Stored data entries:

^^^^^^^^^^^^^^^^

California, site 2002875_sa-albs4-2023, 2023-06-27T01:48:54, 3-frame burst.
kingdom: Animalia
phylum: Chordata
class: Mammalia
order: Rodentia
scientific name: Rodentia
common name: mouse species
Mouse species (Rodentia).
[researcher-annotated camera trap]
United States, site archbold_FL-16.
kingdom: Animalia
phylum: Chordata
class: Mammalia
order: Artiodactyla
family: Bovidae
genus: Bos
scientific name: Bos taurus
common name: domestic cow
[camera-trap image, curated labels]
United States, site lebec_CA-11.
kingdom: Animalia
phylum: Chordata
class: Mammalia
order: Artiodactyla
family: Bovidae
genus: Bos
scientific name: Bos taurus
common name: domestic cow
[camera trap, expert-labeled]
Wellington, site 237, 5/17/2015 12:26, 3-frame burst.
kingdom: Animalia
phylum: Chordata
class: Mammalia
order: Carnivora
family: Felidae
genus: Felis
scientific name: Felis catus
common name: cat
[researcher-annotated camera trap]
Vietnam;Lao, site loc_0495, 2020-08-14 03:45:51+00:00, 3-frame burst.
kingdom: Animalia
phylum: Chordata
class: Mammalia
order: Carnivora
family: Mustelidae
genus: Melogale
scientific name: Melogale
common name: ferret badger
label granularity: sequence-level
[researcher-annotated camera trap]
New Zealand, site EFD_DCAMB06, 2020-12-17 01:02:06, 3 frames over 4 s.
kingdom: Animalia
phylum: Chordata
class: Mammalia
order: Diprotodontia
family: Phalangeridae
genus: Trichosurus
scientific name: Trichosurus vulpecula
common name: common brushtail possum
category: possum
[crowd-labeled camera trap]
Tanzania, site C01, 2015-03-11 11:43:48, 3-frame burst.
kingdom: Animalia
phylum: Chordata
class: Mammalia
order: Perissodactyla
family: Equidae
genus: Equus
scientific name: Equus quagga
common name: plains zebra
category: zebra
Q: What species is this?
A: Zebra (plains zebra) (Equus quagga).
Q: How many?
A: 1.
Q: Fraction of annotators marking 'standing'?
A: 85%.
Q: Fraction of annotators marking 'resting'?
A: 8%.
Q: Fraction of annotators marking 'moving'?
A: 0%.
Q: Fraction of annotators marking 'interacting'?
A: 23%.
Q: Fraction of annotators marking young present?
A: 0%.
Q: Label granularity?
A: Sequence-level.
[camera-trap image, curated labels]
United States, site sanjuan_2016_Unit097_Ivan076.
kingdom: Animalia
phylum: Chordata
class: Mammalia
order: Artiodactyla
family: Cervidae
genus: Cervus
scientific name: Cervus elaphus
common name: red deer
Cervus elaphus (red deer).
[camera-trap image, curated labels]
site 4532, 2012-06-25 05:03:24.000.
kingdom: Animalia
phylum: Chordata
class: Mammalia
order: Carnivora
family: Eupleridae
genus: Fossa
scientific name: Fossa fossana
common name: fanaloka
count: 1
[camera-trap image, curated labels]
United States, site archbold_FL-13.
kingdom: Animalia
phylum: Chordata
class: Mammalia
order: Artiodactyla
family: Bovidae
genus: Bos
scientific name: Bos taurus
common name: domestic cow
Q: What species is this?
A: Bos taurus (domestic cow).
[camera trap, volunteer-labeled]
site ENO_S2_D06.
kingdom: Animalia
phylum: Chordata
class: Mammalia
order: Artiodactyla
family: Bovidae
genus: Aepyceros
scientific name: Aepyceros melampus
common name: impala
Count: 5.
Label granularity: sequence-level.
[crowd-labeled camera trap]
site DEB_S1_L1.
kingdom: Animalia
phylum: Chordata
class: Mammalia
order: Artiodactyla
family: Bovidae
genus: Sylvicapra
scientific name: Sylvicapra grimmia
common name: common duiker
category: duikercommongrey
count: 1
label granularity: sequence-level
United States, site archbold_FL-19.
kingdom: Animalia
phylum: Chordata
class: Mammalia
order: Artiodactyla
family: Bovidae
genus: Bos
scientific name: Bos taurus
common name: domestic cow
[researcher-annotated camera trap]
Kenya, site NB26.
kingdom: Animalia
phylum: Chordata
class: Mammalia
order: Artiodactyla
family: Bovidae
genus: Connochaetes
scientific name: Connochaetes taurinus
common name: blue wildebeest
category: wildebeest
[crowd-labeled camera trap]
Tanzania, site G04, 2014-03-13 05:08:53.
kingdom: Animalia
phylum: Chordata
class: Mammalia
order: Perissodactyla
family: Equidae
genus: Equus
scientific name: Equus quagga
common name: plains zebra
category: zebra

^^^^^^^^^^^^^^^^

Output the records above in full, with nothing altered.

California, site 2002875_sa-albs4-2023, 2023-06-27T01:48:54, 3-frame burst.
kingdom: Animalia
phylum: Chordata
class: Mammalia
order: Rodentia
scientific name: Rodentia
common name: mouse species
Mouse species (Rodentia).
[researcher-annotated camera trap]
United States, site archbold_FL-16.
kingdom: Animalia
phylum: Chordata
class: Mammalia
order: Artiodactyla
family: Bovidae
genus: Bos
scientific name: Bos taurus
common name: domestic cow
[camera-trap image, curated labels]
United States, site lebec_CA-11.
kingdom: Animalia
phylum: Chordata
class: Mammalia
order: Artiodactyla
family: Bovidae
genus: Bos
scientific name: Bos taurus
common name: domestic cow
[camera trap, expert-labeled]
Wellington, site 237, 5/17/2015 12:26, 3-frame burst.
kingdom: Animalia
phylum: Chordata
class: Mammalia
order: Carnivora
family: Felidae
genus: Felis
scientific name: Felis catus
common name: cat
[researcher-annotated camera trap]
Vietnam;Lao, site loc_0495, 2020-08-14 03:45:51+00:00, 3-frame burst.
kingdom: Animalia
phylum: Chordata
class: Mammalia
order: Carnivora
family: Mustelidae
genus: Melogale
scientific name: Melogale
common name: ferret badger
label granularity: sequence-level
[researcher-annotated camera trap]
New Zealand, site EFD_DCAMB06, 2020-12-17 01:02:06, 3 frames over 4 s.
kingdom: Animalia
phylum: Chordata
class: Mammalia
order: Diprotodontia
family: Phalangeridae
genus: Trichosurus
scientific name: Trichosurus vulpecula
common name: common brushtail possum
category: possum
[crowd-labeled camera trap]
Tanzania, site C01, 2015-03-11 11:43:48, 3-frame burst.
kingdom: Animalia
phylum: Chordata
class: Mammalia
order: Perissodactyla
family: Equidae
genus: Equus
scientific name: Equus quagga
common name: plains zebra
category: zebra
Q: What species is this?
A: Zebra (plains zebra) (Equus quagga).
Q: How many?
A: 1.
Q: Fraction of annotators marking 'standing'?
A: 85%.
Q: Fraction of annotators marking 'resting'?
A: 8%.
Q: Fraction of annotators marking 'moving'?
A: 0%.
Q: Fraction of annotators marking 'interacting'?
A: 23%.
Q: Fraction of annotators marking young present?
A: 0%.
Q: Label granularity?
A: Sequence-level.
[camera-trap image, curated labels]
United States, site sanjuan_2016_Unit097_Ivan076.
kingdom: Animalia
phylum: Chordata
class: Mammalia
order: Artiodactyla
family: Cervidae
genus: Cervus
scientific name: Cervus elaphus
common name: red deer
Cervus elaphus (red deer).
[camera-trap image, curated labels]
site 4532, 2012-06-25 05:03:24.000.
kingdom: Animalia
phylum: Chordata
class: Mammalia
order: Carnivora
family: Eupleridae
genus: Fossa
scientific name: Fossa fossana
common name: fanaloka
count: 1
[camera-trap image, curated labels]
United States, site archbold_FL-13.
kingdom: Animalia
phylum: Chordata
class: Mammalia
order: Artiodactyla
family: Bovidae
genus: Bos
scientific name: Bos taurus
common name: domestic cow
Q: What species is this?
A: Bos taurus (domestic cow).
[camera trap, volunteer-labeled]
site ENO_S2_D06.
kingdom: Animalia
phylum: Chordata
class: Mammalia
order: Artiodactyla
family: Bovidae
genus: Aepyceros
scientific name: Aepyceros melampus
common name: impala
Count: 5.
Label granularity: sequence-level.
[crowd-labeled camera trap]
site DEB_S1_L1.
kingdom: Animalia
phylum: Chordata
class: Mammalia
order: Artiodactyla
family: Bovidae
genus: Sylvicapra
scientific name: Sylvicapra grimmia
common name: common duiker
category: duikercommongrey
count: 1
label granularity: sequence-level
United States, site archbold_FL-19.
kingdom: Animalia
phylum: Chordata
class: Mammalia
order: Artiodactyla
family: Bovidae
genus: Bos
scientific name: Bos taurus
common name: domestic cow
[researcher-annotated camera trap]
Kenya, site NB26.
kingdom: Animalia
phylum: Chordata
class: Mammalia
order: Artiodactyla
family: Bovidae
genus: Connochaetes
scientific name: Connochaetes taurinus
common name: blue wildebeest
category: wildebeest
[crowd-labeled camera trap]
Tanzania, site G04, 2014-03-13 05:08:53.
kingdom: Animalia
phylum: Chordata
class: Mammalia
order: Perissodactyla
family: Equidae
genus: Equus
scientific name: Equus quagga
common name: plains zebra
category: zebra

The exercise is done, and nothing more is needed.